Stated exercise =>
Write each line exactly, from the line that holds "From the camera's" through the final line of the material, and no other line.

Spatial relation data
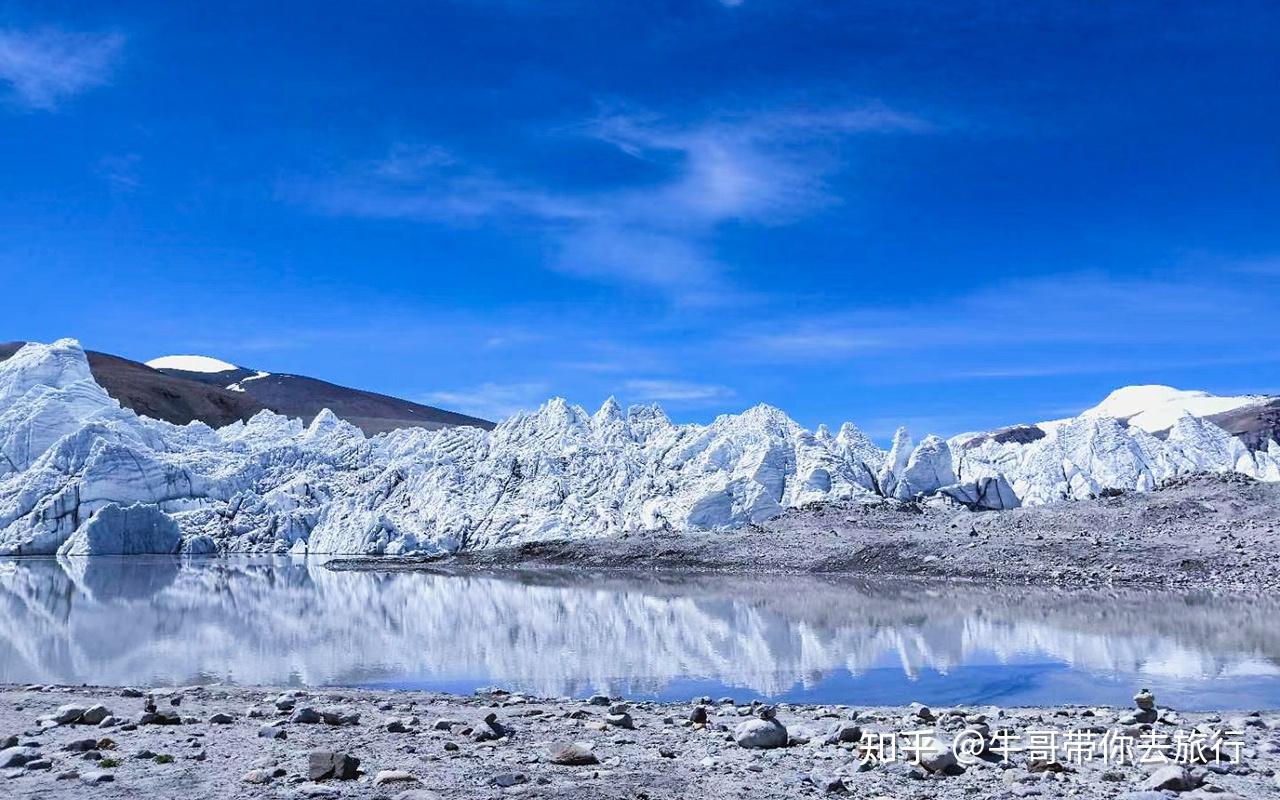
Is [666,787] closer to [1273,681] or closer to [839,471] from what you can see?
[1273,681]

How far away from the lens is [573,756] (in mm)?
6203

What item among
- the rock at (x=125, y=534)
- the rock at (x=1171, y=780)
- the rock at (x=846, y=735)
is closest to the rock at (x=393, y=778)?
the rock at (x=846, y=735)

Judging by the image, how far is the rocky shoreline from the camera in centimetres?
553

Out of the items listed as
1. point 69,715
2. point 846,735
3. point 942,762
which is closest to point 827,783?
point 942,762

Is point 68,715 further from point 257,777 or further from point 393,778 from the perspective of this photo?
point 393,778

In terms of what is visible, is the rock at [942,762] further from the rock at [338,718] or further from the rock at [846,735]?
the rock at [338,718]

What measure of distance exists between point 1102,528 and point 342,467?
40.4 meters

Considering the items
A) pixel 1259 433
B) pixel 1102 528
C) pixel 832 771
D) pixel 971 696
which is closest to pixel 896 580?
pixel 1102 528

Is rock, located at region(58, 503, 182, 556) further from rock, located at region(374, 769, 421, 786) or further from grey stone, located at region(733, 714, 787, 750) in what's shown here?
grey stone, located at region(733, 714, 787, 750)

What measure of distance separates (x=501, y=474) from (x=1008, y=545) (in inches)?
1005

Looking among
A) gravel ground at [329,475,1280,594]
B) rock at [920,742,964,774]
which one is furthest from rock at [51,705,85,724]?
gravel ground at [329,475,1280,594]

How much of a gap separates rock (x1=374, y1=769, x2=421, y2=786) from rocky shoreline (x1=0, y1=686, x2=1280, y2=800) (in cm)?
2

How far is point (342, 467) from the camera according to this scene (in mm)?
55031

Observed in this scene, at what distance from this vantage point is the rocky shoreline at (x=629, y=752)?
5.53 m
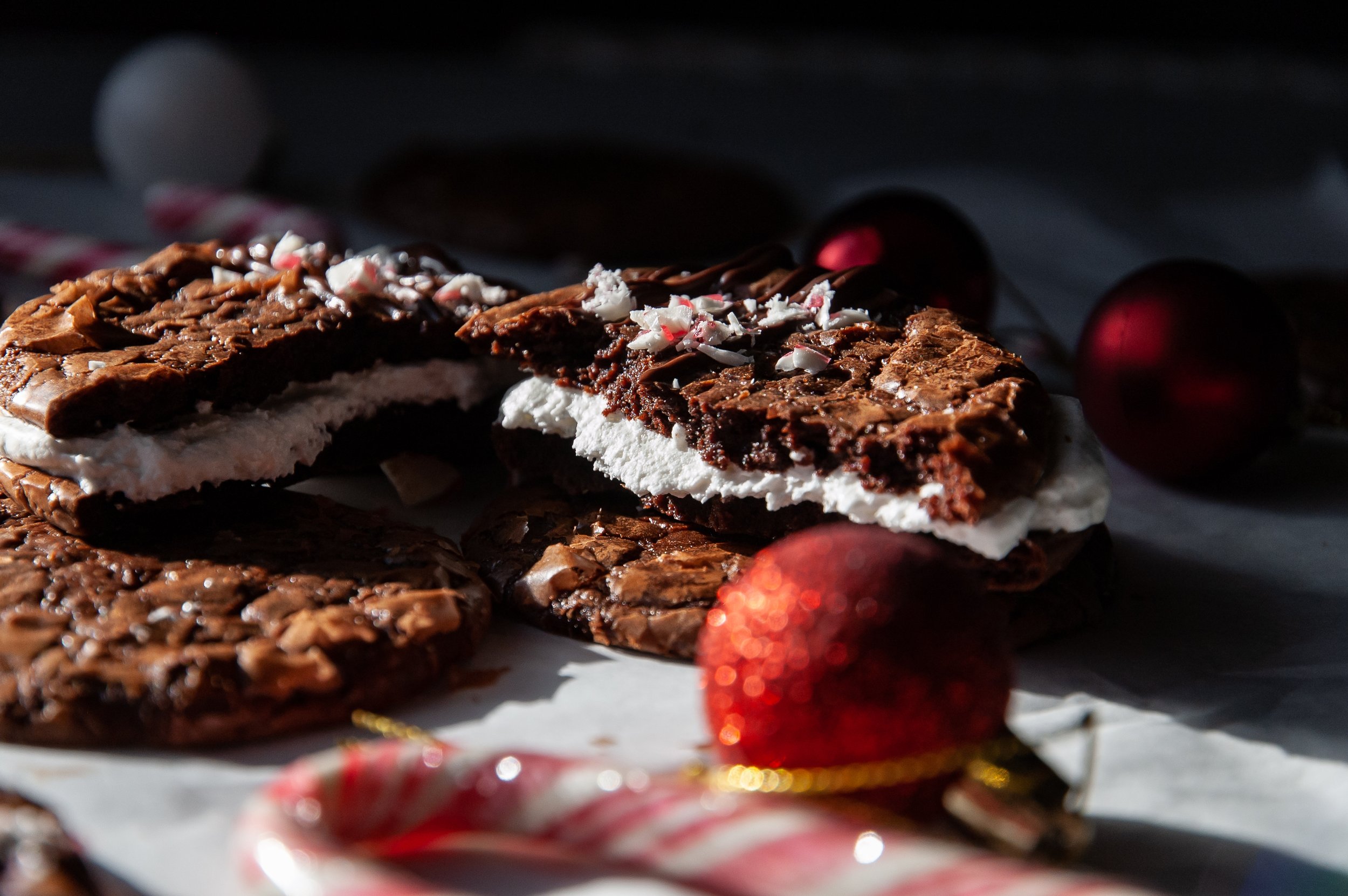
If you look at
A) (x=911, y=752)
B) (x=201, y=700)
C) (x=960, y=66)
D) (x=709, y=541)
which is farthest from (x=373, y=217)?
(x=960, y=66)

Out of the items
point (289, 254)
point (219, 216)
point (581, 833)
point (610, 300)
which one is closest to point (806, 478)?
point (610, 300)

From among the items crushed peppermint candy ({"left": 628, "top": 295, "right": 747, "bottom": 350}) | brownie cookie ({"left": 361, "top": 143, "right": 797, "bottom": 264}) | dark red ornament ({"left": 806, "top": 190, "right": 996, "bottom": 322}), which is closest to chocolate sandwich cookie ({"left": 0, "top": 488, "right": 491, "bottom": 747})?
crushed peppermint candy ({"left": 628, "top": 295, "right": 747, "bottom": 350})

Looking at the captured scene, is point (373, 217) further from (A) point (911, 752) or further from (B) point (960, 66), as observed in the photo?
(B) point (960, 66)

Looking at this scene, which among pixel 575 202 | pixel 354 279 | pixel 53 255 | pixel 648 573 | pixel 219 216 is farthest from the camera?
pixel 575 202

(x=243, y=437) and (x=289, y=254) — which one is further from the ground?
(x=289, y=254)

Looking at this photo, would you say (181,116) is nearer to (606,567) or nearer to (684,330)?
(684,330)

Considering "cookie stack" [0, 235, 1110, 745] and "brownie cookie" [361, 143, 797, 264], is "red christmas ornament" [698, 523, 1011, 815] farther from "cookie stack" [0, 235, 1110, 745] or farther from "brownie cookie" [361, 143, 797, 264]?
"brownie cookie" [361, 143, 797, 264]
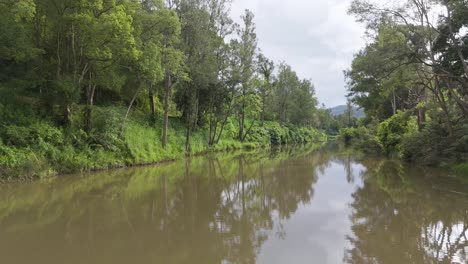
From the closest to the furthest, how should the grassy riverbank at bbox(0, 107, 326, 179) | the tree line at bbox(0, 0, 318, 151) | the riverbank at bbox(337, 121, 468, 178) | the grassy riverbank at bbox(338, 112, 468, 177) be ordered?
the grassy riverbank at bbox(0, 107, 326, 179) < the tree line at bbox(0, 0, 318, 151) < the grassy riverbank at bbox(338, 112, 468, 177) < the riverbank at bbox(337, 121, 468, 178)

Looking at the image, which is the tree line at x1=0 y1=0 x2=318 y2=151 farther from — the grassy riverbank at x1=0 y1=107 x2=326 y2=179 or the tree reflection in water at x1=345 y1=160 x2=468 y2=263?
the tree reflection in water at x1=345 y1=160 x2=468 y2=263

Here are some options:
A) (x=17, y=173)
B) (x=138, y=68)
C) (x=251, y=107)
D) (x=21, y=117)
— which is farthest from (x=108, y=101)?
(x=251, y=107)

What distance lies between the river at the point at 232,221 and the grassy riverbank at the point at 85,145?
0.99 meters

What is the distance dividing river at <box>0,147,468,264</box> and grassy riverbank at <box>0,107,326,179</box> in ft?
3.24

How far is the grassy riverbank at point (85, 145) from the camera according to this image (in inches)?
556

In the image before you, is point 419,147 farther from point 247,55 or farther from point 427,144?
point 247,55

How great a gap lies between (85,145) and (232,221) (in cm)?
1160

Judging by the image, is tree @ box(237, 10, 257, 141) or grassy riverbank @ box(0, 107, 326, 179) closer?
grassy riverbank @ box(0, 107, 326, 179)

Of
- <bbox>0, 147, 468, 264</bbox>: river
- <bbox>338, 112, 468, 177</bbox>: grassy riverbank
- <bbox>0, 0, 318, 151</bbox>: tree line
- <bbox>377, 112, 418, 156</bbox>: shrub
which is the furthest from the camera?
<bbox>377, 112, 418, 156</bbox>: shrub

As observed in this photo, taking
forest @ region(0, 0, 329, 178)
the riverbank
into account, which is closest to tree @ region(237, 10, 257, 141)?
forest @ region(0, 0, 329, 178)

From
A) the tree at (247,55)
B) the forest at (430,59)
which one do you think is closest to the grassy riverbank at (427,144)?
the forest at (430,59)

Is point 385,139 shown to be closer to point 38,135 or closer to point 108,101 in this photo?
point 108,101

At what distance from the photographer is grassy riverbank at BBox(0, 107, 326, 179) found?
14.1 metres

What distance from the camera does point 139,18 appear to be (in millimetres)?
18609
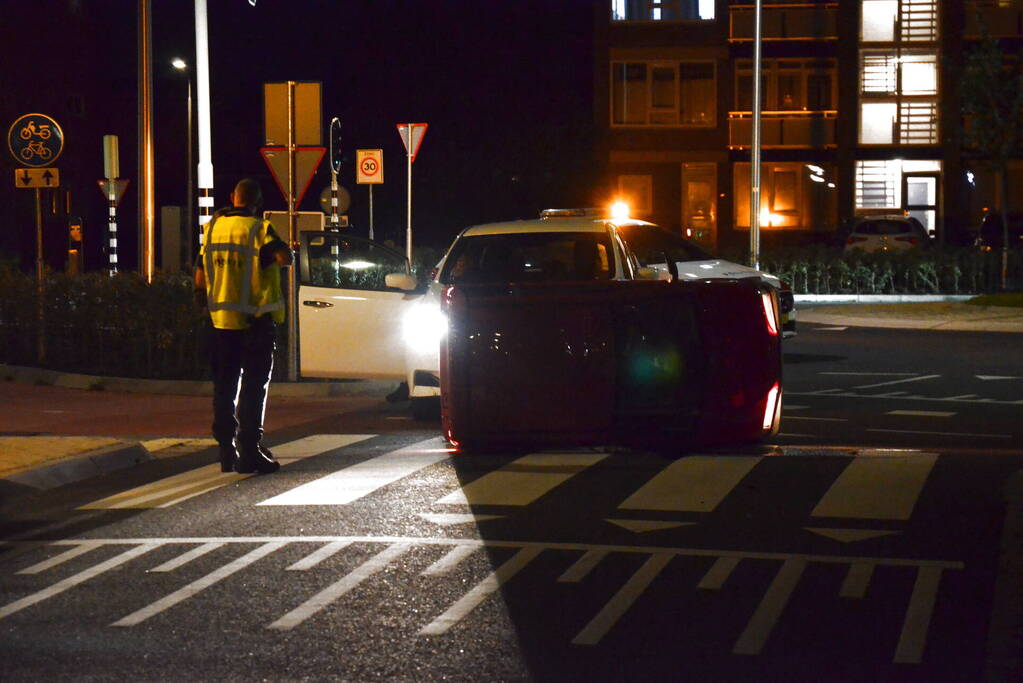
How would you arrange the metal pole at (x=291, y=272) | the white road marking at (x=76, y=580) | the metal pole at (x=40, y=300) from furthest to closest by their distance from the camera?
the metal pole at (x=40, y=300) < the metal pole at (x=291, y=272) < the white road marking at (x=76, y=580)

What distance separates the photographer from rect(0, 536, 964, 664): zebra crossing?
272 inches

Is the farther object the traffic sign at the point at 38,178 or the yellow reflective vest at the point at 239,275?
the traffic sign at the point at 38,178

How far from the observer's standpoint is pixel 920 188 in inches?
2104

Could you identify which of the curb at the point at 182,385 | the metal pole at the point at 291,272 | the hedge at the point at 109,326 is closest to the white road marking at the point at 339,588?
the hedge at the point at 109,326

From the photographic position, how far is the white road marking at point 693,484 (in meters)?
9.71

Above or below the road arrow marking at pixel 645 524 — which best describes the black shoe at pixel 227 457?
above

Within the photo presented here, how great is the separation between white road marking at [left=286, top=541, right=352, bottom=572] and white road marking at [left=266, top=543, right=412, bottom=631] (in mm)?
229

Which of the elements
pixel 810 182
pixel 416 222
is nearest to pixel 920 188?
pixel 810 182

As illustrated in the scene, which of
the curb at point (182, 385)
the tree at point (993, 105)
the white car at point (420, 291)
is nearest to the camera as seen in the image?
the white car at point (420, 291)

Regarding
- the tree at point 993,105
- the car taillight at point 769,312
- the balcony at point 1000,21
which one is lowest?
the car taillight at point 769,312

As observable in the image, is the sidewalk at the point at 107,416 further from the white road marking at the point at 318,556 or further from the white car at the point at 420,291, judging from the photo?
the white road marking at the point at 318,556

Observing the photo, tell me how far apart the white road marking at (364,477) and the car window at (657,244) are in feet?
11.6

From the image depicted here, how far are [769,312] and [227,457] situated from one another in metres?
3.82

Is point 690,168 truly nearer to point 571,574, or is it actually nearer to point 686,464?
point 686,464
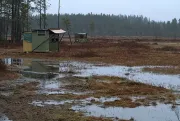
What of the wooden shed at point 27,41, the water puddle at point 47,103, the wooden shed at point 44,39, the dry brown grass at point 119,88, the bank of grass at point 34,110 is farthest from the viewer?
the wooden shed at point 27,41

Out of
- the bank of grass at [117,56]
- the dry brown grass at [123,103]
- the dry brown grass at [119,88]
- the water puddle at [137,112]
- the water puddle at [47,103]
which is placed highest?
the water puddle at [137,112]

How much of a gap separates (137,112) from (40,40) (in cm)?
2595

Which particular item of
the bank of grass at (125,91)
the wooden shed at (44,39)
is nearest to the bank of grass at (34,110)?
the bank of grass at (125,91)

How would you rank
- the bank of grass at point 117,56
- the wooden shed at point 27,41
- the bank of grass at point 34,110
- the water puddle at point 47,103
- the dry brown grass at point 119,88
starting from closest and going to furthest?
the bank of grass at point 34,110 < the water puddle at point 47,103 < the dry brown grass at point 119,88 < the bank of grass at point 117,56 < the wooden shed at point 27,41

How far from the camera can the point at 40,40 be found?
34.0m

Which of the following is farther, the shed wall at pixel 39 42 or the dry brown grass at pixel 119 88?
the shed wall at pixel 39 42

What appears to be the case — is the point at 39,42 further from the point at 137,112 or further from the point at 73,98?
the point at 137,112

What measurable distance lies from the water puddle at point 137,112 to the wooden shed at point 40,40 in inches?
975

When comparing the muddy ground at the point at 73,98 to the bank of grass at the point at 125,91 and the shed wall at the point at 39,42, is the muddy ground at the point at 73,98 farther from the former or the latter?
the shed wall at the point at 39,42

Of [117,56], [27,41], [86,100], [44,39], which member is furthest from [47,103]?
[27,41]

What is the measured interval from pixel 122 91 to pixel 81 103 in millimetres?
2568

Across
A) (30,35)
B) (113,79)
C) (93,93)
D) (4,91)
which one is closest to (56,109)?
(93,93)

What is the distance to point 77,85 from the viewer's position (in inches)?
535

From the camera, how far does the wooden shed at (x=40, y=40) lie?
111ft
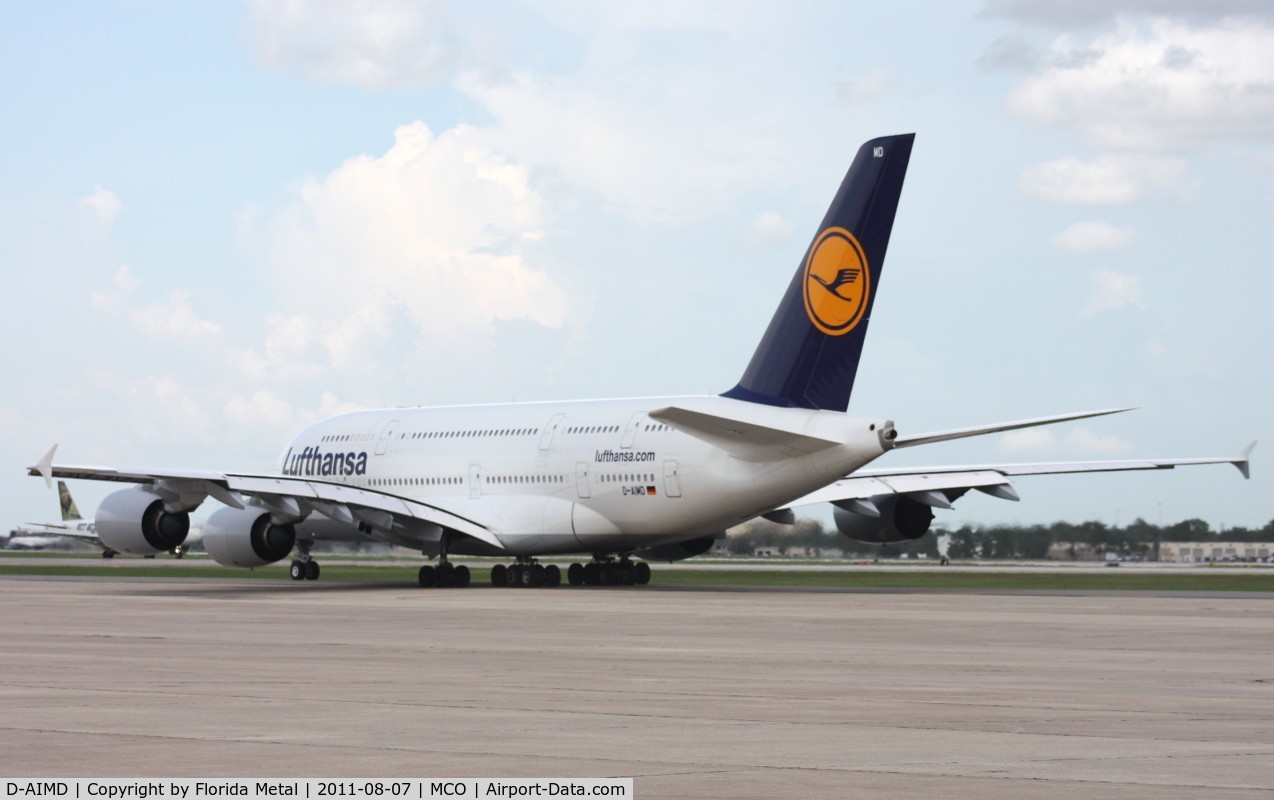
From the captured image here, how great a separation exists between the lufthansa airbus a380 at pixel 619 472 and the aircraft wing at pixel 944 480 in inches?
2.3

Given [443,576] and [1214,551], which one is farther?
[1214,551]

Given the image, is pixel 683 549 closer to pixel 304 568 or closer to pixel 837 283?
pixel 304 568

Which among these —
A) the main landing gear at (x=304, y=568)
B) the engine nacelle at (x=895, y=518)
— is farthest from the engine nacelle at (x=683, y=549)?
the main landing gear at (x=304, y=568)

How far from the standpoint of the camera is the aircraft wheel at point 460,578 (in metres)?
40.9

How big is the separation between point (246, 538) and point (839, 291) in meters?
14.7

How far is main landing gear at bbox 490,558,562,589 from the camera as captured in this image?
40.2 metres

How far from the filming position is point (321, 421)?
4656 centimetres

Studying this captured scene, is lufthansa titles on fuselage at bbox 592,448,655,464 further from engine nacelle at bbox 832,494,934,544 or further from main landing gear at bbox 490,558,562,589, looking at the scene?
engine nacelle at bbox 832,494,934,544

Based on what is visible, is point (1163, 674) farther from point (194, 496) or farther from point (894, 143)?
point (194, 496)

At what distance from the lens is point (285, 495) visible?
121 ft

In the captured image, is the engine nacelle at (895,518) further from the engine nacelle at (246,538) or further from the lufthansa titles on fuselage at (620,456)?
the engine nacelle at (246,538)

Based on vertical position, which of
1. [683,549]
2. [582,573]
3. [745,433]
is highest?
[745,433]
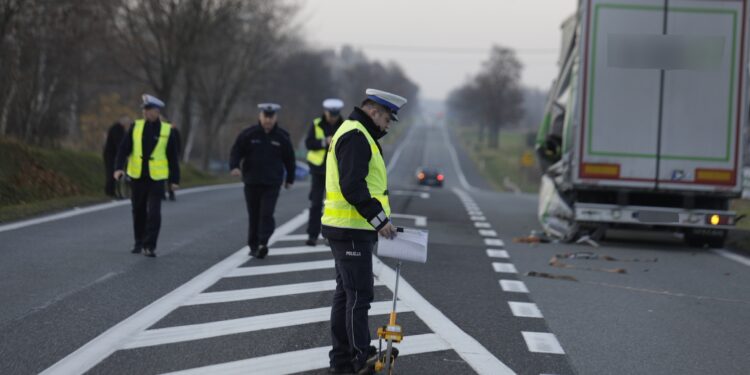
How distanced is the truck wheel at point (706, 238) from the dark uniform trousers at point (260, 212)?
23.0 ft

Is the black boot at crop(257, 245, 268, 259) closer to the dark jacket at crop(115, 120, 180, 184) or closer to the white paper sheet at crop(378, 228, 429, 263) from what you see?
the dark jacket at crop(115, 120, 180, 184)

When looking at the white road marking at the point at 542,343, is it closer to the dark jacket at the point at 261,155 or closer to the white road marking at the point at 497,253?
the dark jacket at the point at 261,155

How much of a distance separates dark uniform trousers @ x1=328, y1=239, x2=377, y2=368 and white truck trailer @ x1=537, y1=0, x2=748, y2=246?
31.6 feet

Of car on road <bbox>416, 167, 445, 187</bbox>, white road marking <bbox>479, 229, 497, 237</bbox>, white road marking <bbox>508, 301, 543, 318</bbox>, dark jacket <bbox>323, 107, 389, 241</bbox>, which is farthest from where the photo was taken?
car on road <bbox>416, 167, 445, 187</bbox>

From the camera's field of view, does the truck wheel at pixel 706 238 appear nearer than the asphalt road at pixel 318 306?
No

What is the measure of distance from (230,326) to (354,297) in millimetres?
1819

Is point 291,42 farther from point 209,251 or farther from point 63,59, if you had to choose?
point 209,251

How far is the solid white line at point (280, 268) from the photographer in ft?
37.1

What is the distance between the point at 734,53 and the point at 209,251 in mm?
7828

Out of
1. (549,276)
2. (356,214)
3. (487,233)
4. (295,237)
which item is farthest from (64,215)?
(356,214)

Solution to this problem =>
From the camera's field of view, does the truck wheel at pixel 706 238 appear nearer than the asphalt road at pixel 318 306?
No

What is the measure of distance from (230,326) to (354,297) in millimetres?
1819

Is point 291,42 farther from point 209,251 or farther from point 63,59, if you had to choose?
point 209,251

How far is the solid white line at point (280, 268) from the photographer in ft?
37.1

What is the distance between the point at 734,53 and the point at 209,251 in mm?
7828

Out of
1. (549,276)
2. (356,214)
3. (487,233)
4. (295,237)
which item is farthest from (64,215)?
(356,214)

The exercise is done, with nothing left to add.